Using GSON to transform a nested JSON Stream

Question

Purpose: Using GSON take an input stream of a large JSON file and expose it downstream functions as an Iterator; with the added constraint that I physically can't store the entire JSON File in memory. Currently I do have this working using some basic Java code that does the following:

knows when to skip curly braces
read the stream until it finds the next valid JSON Object
parse that into a POJO using GSON

Desired Outcome See if GSON has the built in ability to replace my custom Java code.

SAMPLE INPUT DOCUMENT

{
    "header":
    {
        "header1":"value1",
        "header2":"value2",
        "header3":"value3"
    },
    "body":
    {
        "obj-1":
        {
            "id":"obj-1",
            "name":"obj-1-name",
            "description":"obj-1-description"
        },
        "obj-2":
        {
            "id":"obj-2",
            "name":"obj-2-name",
            "description":"obj-2-description"

■ ■ ■

* [WORK TO COMPLETE]
a. From the GSON streaming question, list the steps the author's current Java code performs.
b. Please continue the GSON streaming question, starting right after its last line.

■ ■ ■

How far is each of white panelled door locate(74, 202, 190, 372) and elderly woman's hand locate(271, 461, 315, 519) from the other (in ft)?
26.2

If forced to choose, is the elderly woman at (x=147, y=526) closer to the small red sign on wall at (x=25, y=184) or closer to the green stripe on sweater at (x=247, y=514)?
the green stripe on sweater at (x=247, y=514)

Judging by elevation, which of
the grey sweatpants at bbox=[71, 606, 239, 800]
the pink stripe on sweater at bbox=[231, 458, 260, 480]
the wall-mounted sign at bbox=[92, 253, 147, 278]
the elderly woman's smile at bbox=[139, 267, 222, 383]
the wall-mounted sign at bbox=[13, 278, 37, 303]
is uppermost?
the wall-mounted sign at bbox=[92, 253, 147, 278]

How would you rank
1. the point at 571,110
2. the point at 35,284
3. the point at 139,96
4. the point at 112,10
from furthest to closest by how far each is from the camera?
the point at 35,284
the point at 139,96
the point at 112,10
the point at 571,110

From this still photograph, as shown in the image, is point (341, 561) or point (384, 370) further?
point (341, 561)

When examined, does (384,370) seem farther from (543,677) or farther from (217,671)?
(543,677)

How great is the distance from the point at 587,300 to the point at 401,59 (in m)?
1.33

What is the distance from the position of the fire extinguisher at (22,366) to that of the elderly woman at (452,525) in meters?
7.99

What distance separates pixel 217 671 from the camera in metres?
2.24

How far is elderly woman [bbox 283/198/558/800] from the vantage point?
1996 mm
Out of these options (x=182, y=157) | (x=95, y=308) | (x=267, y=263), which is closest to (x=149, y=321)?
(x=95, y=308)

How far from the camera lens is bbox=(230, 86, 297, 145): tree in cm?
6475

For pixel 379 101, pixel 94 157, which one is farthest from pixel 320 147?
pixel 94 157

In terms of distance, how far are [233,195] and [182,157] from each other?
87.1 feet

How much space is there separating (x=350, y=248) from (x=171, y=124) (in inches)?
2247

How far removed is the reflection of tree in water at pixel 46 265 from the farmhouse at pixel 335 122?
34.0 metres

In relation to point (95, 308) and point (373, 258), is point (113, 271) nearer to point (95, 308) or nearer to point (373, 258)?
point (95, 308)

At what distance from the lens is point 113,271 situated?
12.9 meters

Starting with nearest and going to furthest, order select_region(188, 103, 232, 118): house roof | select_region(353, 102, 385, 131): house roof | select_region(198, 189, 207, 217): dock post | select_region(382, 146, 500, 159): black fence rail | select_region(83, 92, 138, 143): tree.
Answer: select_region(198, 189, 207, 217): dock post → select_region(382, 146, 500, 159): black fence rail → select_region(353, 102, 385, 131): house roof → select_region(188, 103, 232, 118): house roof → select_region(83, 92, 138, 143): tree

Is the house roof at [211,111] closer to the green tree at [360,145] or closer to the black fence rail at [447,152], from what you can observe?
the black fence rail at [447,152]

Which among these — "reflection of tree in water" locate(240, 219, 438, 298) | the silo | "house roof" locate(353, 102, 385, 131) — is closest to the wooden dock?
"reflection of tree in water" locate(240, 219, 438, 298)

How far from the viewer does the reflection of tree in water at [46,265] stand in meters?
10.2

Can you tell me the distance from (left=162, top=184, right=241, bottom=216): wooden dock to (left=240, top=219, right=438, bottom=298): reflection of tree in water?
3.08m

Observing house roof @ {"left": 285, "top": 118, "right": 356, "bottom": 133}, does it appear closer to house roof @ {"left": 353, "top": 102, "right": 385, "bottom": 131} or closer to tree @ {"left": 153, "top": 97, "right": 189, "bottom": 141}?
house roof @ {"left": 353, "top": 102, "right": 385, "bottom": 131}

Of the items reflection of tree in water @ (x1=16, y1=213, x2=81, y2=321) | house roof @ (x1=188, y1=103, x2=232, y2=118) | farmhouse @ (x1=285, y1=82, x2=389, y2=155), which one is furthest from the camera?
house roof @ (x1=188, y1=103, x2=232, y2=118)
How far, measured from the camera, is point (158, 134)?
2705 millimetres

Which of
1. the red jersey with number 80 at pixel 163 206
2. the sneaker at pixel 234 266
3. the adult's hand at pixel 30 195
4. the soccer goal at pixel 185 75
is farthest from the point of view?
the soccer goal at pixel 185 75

■ ■ ■

* [THE ANSWERS]
a.
- knows when to skip curly braces
- read the stream until it finds the next valid JSON Object
- parse that into a POJO using GSON

b.
        },
        "obj-3":
        {
            "id":"obj-3",
            "name":"obj-3-name",
            "description":"obj-3-description"
        },
        "obj-4":
        {
            "id":"obj-4",
            "name":"obj-4-name",
            "description":"obj-4-description"
        }
    }
}

SAMPLE OUTPUT DOCUMENT

{
    "header":
    {
        "header1":"value1",
        "header2":"value2",
        "header3":"value3"
    },  
    "object":
    {
        "id":"obj-1",
        "name":"obj-1-name",
        "description":"obj-1-description"
    }
}

POJO's have been created for the "header" object, the individual elements in the "body" JSON Object, and the output document.

Using the following as a stepping stone to initially solve the problem, https://howtodoinjava.com/gson/jsonreader-streaming-json-parser/, is it my understanding that since there is an transformation of the JSON Structure I would need to do that basic 3 step process; just translate it into GSON specific functions?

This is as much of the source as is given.